## KUTIPAN TEKS
▬▬▬▬▬▬
Terapi Menulis Bantu Pasien Kanker Hadapi Ketakutan
Terapi menulis membantu pasien kanker mengatasi ketakutan dan kecemasan berkaitan dengan penyakit yang dideritanya.
Oleh
TATANG MULYANA SINAGA
·2 menit baca
JAKARTA, KOMPAS — Pasien kanker sering dibayangi ketakutan akan penyakit yang dideritanya. Tidak jarang ketakutan itu menyebabkan kecemasan dan depresi. Penelitian terbaru di University of Colorado Boulder, Amerika Serikat, mengungkapkan, terapi menulis membantu pasien kanker stadium akhir menghadapi ketakutan tersebut.
Hasil laporan penelitian ini telah dipublikasikan di Journal of Palliative Medicine pada April 2024. Dalam studi tersebut, puluhan pasien kanker stadium III dan IV diminta menceritakan perasaan mereka tentang skenario terburuk terhadap penyakit yang dideritanya. Setelah itu, pasien menuliskan rencana mereka dalam menghadapinya untuk menghadirkan skenario yang lebih baik.
Profesor di Departemen Psikologi dan Ilmu Saraf University of Colorado Boulder, Joanna Arch, mengatakan, lebih mudah menulis tentang sesuatu yang traumatis ketimbang mengungkapkannya dengan lantang. ”Temuan kami menunjukkan bahwa peserta dapat menulis jalan mereka menuju kesehatan yang lebih baik sehingga membantu mengurangi trauma, depresi, kecemasan, dan ketakutan terkait kanker,” ujarnya dilansir dari Eurekalert.org, Selasa (23/4/2024).
Menuliskan berbagai kekhawatiran terhadap penyakit mungkin saja menakutkan bagi sebagian orang. Namun, bagi pasien kanker yang berjuang melawan kecemasan dan masalah kesehatan mental lainnya, cara ini bisa menjadi salah satu terapi yang dibutuhkan.
▬▬▬▬▬▬
Entri kumpulan data:

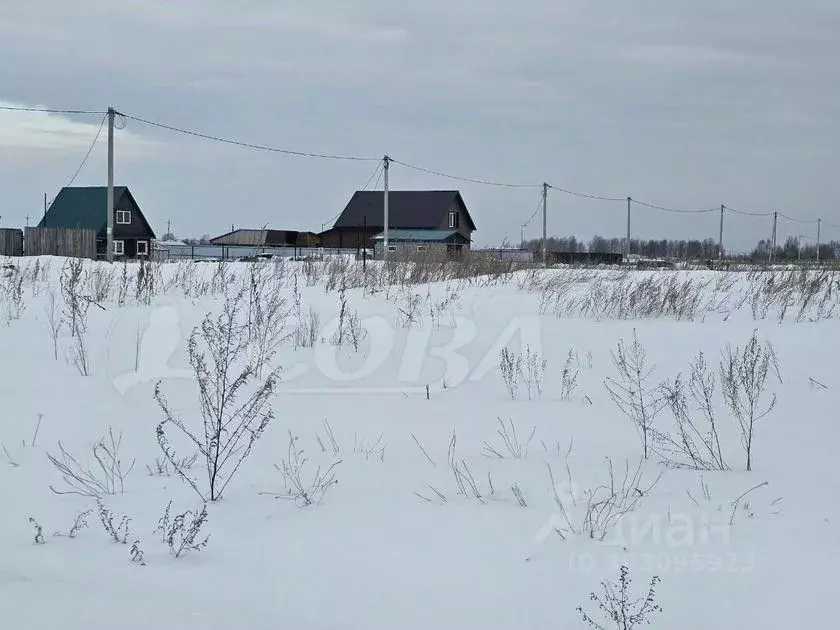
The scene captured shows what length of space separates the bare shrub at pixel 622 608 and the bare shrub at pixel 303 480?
153 centimetres

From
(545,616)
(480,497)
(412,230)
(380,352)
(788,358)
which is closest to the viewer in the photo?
(545,616)

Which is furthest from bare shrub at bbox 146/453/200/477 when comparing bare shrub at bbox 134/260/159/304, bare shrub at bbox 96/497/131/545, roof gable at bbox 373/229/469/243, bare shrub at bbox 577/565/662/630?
roof gable at bbox 373/229/469/243

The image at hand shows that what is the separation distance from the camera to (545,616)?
2736 millimetres

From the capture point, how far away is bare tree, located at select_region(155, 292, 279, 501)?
13.2 ft

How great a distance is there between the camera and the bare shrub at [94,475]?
12.8 feet

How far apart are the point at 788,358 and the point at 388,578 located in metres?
5.72

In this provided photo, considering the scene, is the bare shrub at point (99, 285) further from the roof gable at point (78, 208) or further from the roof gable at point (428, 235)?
the roof gable at point (428, 235)

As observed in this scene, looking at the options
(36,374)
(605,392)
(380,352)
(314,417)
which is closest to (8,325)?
(36,374)

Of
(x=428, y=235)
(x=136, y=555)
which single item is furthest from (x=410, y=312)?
(x=428, y=235)

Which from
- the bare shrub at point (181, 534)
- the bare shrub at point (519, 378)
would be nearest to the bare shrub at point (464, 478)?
the bare shrub at point (181, 534)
▬▬▬▬▬▬
## KETENTUAN TUGAS
Tuliskan kembali tanpa perubahan bagian artikel tentang terapi menulis bagi pasien kanker, dimulai dari "Menuliskan berbagai kekhawatiran" dan terus sampai "terapi yang dibutuhkan.".

## JAWABAN ANDA
Menuliskan berbagai kekhawatiran terhadap penyakit mungkin saja menakutkan bagi sebagian orang. Namun, bagi pasien kanker yang berjuang melawan kecemasan dan masalah kesehatan mental lainnya, cara ini bisa menjadi salah satu terapi yang dibutuhkan.